You wouldn't say _россиянка_ here, but abroad and in this specific _didactic Russian _it would be more acceptable. After all, there is nothing wrong with this word: it was in use since at least the 18th century, and only went out of favor in the Soviet times following the disappearance of the country those _россияне_ inhabited. Yeltsin was trying to reintroduce _россиянин/россиянка_ in the 90's, without much success, yet I think it is inevitable that this word will become pretty standard some time in the future, especially with all the immigrational disaster we are experiencing now.

_Родом из_ is very good indeed, probably the best variant.


----------



## amazingenough

Словеса said:


> The point is, there is nothing but personal opinions for this question, so indeed you can't predict how someone else will react.
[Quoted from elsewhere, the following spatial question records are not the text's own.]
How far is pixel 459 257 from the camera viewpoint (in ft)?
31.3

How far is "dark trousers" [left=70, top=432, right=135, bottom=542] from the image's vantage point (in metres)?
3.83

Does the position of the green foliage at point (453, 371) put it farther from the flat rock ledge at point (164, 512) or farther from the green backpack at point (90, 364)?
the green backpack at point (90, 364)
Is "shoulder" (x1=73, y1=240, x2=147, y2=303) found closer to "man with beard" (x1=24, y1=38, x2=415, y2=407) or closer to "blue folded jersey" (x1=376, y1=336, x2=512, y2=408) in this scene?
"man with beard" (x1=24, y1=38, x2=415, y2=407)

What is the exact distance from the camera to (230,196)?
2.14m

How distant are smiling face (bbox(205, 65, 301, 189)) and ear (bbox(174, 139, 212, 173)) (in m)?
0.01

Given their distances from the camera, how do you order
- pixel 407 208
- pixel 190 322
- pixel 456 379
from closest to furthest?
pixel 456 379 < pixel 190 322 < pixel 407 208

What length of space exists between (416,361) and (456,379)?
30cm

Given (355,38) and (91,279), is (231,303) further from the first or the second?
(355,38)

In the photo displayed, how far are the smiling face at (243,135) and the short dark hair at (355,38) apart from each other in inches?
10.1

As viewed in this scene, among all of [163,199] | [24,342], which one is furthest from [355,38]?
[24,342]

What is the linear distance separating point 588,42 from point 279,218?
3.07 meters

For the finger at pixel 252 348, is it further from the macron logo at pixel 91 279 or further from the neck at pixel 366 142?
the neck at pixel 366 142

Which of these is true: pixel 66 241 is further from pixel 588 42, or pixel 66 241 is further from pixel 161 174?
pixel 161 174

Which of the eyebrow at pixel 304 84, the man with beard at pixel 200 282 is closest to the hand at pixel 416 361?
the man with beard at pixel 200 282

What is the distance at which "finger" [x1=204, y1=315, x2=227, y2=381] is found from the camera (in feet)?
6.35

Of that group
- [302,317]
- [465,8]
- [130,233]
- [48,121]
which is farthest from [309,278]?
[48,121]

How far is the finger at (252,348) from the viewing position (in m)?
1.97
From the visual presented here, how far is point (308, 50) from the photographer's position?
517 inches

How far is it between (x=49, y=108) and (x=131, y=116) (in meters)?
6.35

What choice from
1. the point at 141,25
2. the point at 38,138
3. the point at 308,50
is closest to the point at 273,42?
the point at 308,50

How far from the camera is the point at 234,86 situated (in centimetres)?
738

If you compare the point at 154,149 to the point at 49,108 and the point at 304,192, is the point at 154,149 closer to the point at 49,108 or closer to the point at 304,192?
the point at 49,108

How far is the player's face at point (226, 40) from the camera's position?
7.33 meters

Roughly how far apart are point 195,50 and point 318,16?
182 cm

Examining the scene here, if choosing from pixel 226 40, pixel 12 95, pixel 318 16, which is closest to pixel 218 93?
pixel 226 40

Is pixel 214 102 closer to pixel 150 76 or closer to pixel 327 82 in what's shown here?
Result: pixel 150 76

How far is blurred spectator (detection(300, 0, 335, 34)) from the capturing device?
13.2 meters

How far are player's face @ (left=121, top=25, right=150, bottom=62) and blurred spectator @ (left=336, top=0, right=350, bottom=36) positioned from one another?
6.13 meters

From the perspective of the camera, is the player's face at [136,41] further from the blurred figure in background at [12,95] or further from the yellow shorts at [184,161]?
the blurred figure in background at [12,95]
So here, nobody was more right than the others.



здесь нет никаких персональных предпочтений. И все чрезвычайно просто. Человек либо русский по национальности, либо нет. Или полукровка. 
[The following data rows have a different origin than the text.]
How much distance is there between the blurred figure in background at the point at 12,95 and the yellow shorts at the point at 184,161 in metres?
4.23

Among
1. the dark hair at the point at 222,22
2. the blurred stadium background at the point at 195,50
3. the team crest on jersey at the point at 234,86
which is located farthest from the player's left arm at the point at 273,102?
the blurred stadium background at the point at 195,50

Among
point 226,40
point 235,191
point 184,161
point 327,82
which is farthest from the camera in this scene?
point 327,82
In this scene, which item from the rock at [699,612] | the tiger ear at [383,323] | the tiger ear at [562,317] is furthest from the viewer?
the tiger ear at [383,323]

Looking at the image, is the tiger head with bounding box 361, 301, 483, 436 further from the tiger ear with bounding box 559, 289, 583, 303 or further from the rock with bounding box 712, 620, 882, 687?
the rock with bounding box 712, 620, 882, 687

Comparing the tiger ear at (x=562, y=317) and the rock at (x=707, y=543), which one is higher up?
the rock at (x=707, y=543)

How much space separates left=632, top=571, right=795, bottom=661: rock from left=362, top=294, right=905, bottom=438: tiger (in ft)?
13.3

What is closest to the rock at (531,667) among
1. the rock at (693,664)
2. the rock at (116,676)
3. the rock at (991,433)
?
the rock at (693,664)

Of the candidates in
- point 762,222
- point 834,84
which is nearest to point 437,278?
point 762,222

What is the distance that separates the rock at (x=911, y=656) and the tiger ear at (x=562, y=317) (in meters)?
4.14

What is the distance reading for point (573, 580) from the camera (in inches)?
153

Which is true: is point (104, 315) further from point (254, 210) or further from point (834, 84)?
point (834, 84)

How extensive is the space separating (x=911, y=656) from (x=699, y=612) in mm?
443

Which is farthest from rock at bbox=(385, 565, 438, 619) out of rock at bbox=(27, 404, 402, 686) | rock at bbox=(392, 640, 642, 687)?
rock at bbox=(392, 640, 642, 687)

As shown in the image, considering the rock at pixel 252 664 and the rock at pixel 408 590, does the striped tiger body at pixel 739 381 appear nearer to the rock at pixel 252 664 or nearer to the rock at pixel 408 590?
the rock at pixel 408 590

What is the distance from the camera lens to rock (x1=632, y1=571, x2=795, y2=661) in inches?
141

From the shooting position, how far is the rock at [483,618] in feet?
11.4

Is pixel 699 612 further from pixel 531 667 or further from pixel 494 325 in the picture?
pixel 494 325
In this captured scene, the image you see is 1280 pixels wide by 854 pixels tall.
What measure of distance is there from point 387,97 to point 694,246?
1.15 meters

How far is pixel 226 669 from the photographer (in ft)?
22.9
Однако кем бы он ни был по нации, если у него паспорт РФ, то человек просто россиянин. Ты путаешь 2 разных концепции - с одной стороны гражданскую нацию (США, Бразилия или Израиль - любой, кто подписывается на ряд правил и проходит ряд процедур, может считать себя американцем, бразильцем или евреем) и с другой стороны этническую принадлежность, которую нельзя изменить. Т.е. нельзя быть "русским" евреем *(...).* Это не имеет смысла. Разве что-то может быть одновременно сладким и горьким? или круглым и квадратным? Нет.


----------



## Словеса

I was not speaking of ethnicities or nationalities. I was speaking of the language. In language, one word is used to mean a great number of things, one could not say the matter is "simple", if one is faithful. I would prefer to address each other with вы, please. I would also prefer to avoid referring to unidentified qualitative generalisations, that's not a nice way of talking and is not a way to resolve any issue or question. Also, notice that I did not suggest the locution "русский еврей" (or "русский удмурт", for that matter), you were the one who suggested it.


----------



## Angelo di fuoco

Угу... а в США уже давно считается политически некорректным говорить "негр" - вместо этого используется слово "афроамериканец" - по аналогии есть и "италоамериканцы", и много кто ещё. В чём здесь принципиальное отличие от якобы бессмысленного выражения "русский еврей"?


----------



## Maroseika

_*Moderatorial:*

Dear forerors,

Let me remind you the scope of the thread: it's not about afroamericans, Russian Jews or whatever else, it is *русский vs российский when applied to the persons. *And this question seems to have been exhaustively answered in the post # 2, to the greater satisfaction of the topicstarter.
So, if you wish to talk about a related subject that is different from the question  posed in the first post of the thread, open a new thread. 
_


----------



## service1077

This is correct.Russian means nationality, rossiiskaya mean belong to country


----------



## ahvalj

service1077 said:


> Russian means nationality


Ethnicity: English has reversed the original meanings of nationality and ethnicity. The Latin word _nātio_ (from _nātus_ "born") means "birth, origin, kin, tribe, ethnicity", i. e. relation by birth, whereas the Greek _ἔθνος_ (of unknown etymology) means "group, crowd, class, people", i. e. relation by aggregating.


----------